About 86 percent of students in grades 3-8 participated in the test, down from 96 percent in 2019. Participation rates are close enough to fairly compare this year's results to the 2019 test's results, the state says. 

But Woods noted that the students who are traditionally most likely to perform poorly on the assessment were least likely to participate this year. 

"Frankly, I think the STAAR scores undersell the amount of work to be done," he said. 

The results demonstrate a particular challenge for math instructors who had to teach virtually. 

Roughly 37 percent of students did not meet or approach grade-level expectations in math, up from 21 percent in 2019. About 33 percent of students did not meet or approach grade-level expectations in math, up from 29 percent in 2019. 

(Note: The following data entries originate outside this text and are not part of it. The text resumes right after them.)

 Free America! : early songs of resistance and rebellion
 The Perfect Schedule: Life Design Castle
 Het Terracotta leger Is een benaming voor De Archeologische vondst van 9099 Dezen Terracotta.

"Reading-type learning is available to me, both inside the school and outside the school," Woods said. "Mathematics-type learning is really available in one place for most kids: the schoolhouse." 

Woods contends language skills are reinforced in books, on television, and in conversation. Math skills, he says, are rarely practiced outside the classroom.

Despite floundering results for remote learners, Woods and other local superintendents are urging lawmakers to establish a remote-learning option in state law during the special legislative session that begins July 8. 

He says some families, especially with younger children who are not yet eligible for a vaccine, should have a remote-learning option. 

"If the school district is careful and they curate who qualifies, virtual learning can be very successful for some students," he said. "Students have to be curated. It can't be a random group of students, or we will continue to see what we've already seen." 

Less than 500 Northside ISD families voiced interest in staying remote, Woods said. There are 105,000 students in the district.